Text
To keep apprised of past and current releases, visit this site’s section of news about America the Beautiful Quarters.

{ 15 comments… read them below or add one }

jim December 26, 2014 at 11:03 am

Still waiting for a sale date for the 2014 Limited Edition Silver Proof Set.

vadim December 26, 2014 at 11:10 am

Jim, I think us mint wants to sell as many silver proof Eagles and silver proof sets as possible before this year ends and offer limited set in January. Aren’t limited sets cheaper?

jim December 26, 2014 at 11:19 am

I wouldn’t think so. I believe it’s just a repackaging of already issued coins and they usually charge more for that. I’m not sure the mint is allowed to issue new coins after the year of their date which leaves the mint less than a week to make this announcement. Selling coins after their issue year apparently is allowed (which I personally disagree with).

JesustheLionofJudah December 26, 2014 at 10:10 pm

Yes, the Mint selling products the calendar year afterward makes no financial sense – it is the same as them saying that they know their products are of no value and they are begging you to buy them. It is BAD business. They need to sell products only in the same calendar year, and having lower, random mintages would certainly help. Imagine one year the Mint Proof Set sells out in March after only 144,311 units made! WOW!

Mike December 27, 2014 at 9:16 am

Only 7 more years to complete my collection.

jim December 27, 2014 at 10:30 am

I think it’s more a reflection of bad management at the mint (aka Dep Dir Peterson) to produce quantities beyond demand. I wouldn’t stop sales of a popular beginners set in March but I would announce a last sale date for such favorites and let the mintages be determined by close of business on that date. In fact I think the mint should announce last sale dates for all items that don’t have mintage limits. And keep a sales counter for each product on the website so that people can tell how close a product is to a sell out. But surprise sellouts? I think that would be a mistake especially considering those who have to budget their purchases over time where knowing the deadline date would be helpful.

Senior December 28, 2014 at 10:13 am

I,would have to agree with much that”s been said ,unfortunately the mint does not operate as a privately held company. The annually sold product should be limited to no more than was sold in the previous year and sales of the particular product should be suspended at years end and stop the pop up fire sales.Commeratives ,cut them by at least 40 -50 percent peak the collectors interest,announce what the max number is.Collectors will buy quicker and promise a sell out.Special set limit them to 30,000.Poll us ask us what we want.Stop offering special deals to bulk buyers such as ASE & AGE.Allow us to by Bullion direct.Iivestimg in Bullion now is a joke we pay up front premiums and we get waked again when we sell

Senior December 28, 2014 at 10:19 am

Have a Healthy Happy Prosperous 2015 and collect selectively.

jim December 29, 2014 at 12:01 pm

Senior –
Remember it’s Congress that decides the quantities of commemoratives, not the mint. And Congress isn’t interested in coin collectors but rather in raising the max they can for their favorite charity that the surcharges are given to. At least the law boilerplate always limits sales to the year of issue.

What to work on
[A] Write out the portion of the Mint discussion from "Have a Healthy" up to and including "year of issue.".
[B] In the Mint discussion, why does jim think surprise sellouts would be a mistake?

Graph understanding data
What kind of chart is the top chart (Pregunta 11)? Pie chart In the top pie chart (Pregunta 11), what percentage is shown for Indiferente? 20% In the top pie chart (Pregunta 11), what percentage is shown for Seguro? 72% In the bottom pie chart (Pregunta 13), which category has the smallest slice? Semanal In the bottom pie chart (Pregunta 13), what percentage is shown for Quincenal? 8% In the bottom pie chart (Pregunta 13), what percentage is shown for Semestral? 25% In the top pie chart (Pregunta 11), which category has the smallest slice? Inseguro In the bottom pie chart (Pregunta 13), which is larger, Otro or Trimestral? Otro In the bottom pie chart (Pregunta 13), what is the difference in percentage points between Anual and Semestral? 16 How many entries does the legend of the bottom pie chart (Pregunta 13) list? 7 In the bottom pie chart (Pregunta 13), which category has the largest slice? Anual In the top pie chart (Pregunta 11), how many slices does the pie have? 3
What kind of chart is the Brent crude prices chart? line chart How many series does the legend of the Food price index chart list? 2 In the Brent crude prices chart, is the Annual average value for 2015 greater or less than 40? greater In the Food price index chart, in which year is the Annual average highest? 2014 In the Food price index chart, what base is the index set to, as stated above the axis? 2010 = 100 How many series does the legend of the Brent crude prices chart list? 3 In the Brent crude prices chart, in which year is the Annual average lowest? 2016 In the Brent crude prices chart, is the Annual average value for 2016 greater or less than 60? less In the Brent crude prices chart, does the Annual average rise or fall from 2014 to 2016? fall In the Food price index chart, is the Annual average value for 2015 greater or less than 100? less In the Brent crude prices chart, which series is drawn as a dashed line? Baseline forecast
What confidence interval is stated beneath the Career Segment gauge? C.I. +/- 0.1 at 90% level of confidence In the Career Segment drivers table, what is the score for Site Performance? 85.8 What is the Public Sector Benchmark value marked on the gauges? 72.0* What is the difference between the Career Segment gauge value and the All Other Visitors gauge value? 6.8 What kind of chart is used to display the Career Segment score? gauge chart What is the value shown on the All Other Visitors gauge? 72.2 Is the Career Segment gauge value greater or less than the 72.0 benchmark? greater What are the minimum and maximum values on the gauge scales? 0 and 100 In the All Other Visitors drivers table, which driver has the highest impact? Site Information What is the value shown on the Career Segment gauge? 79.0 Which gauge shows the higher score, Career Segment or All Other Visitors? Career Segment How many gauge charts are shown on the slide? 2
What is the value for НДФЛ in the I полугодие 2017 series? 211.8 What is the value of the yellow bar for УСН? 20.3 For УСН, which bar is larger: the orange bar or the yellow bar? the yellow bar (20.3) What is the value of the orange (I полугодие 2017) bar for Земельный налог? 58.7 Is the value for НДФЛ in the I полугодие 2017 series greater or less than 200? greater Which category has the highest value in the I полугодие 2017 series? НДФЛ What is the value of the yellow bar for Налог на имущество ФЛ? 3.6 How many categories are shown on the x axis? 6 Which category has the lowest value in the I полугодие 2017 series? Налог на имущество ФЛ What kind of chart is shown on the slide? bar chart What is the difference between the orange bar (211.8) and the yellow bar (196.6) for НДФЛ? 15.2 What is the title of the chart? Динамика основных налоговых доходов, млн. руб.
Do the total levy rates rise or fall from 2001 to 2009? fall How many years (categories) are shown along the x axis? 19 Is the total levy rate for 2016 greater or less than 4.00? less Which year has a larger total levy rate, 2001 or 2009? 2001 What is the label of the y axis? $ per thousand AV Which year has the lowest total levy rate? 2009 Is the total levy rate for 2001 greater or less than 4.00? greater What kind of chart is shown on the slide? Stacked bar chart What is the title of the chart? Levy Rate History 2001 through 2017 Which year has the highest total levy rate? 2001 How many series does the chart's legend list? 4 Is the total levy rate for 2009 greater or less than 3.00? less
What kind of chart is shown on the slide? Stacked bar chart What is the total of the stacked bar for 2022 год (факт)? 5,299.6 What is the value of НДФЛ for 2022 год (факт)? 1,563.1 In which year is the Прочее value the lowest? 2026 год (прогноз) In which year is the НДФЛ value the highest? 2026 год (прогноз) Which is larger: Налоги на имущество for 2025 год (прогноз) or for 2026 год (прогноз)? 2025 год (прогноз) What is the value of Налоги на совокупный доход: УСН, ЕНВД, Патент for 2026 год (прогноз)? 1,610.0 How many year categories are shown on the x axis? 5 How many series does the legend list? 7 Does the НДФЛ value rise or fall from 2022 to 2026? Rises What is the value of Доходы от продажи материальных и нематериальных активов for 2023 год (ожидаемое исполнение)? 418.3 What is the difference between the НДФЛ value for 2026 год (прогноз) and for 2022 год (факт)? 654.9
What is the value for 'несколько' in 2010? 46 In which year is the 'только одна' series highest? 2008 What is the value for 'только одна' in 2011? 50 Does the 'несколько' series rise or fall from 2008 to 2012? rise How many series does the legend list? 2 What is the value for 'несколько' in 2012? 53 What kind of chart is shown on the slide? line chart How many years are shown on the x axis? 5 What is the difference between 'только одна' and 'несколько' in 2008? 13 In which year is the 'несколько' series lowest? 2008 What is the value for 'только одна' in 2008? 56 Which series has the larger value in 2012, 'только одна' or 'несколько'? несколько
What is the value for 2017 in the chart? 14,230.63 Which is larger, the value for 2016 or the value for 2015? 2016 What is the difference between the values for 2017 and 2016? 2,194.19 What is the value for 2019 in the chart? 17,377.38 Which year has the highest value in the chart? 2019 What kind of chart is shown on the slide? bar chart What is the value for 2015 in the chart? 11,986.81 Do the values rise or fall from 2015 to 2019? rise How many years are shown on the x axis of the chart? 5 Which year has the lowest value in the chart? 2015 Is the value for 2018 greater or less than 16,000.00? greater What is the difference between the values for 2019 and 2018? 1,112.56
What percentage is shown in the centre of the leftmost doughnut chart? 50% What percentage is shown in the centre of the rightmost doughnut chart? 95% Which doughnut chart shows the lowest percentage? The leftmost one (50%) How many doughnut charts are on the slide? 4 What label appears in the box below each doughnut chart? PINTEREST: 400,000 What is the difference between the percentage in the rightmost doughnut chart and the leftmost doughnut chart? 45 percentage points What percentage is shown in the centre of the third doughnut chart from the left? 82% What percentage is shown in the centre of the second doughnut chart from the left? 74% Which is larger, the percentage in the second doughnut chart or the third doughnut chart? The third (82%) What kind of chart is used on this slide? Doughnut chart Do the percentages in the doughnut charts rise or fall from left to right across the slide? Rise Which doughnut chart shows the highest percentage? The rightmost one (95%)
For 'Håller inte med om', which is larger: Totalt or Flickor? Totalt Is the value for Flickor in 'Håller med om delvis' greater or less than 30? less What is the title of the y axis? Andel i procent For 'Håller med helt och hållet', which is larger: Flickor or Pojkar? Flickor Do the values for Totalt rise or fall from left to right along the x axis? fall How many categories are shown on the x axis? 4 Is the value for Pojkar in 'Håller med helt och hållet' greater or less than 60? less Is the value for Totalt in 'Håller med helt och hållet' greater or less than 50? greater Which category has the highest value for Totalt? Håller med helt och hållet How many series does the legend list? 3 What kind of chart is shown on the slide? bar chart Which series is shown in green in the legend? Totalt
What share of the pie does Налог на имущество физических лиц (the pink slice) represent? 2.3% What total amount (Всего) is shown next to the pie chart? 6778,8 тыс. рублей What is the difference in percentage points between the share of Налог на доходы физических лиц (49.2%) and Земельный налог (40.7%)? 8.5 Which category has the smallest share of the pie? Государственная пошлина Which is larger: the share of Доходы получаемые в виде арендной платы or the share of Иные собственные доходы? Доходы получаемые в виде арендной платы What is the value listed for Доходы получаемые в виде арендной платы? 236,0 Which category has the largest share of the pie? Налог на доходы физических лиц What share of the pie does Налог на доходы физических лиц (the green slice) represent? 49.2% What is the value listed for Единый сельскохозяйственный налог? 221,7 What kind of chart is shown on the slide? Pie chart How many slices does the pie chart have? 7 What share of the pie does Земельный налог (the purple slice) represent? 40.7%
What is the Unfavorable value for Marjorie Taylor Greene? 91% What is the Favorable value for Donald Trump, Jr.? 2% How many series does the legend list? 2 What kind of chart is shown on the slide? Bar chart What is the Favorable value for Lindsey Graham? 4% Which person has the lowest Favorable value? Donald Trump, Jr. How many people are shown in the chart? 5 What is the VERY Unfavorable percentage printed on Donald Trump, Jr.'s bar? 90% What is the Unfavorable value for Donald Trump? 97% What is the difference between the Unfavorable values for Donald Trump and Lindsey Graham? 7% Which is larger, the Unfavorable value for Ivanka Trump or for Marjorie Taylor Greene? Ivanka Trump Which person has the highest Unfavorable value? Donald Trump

Results by task
[A]
Have a Healthy Happy Prosperous 2015 and collect selectively.

jim December 29, 2014 at 12:01 pm

Senior –
Remember it’s Congress that decides the quantities of commemoratives, not the mint. And Congress isn’t interested in coin collectors but rather in raising the max they can for their favorite charity that the surcharges are given to. At least the law boilerplate always limits sales to the year of issue.

[B] He says surprise sellouts would hurt people who have to budget their purchases over time, because knowing the deadline date would help them. He would rather have the Mint announce a last sale date and let mintages be set by close of business on that date.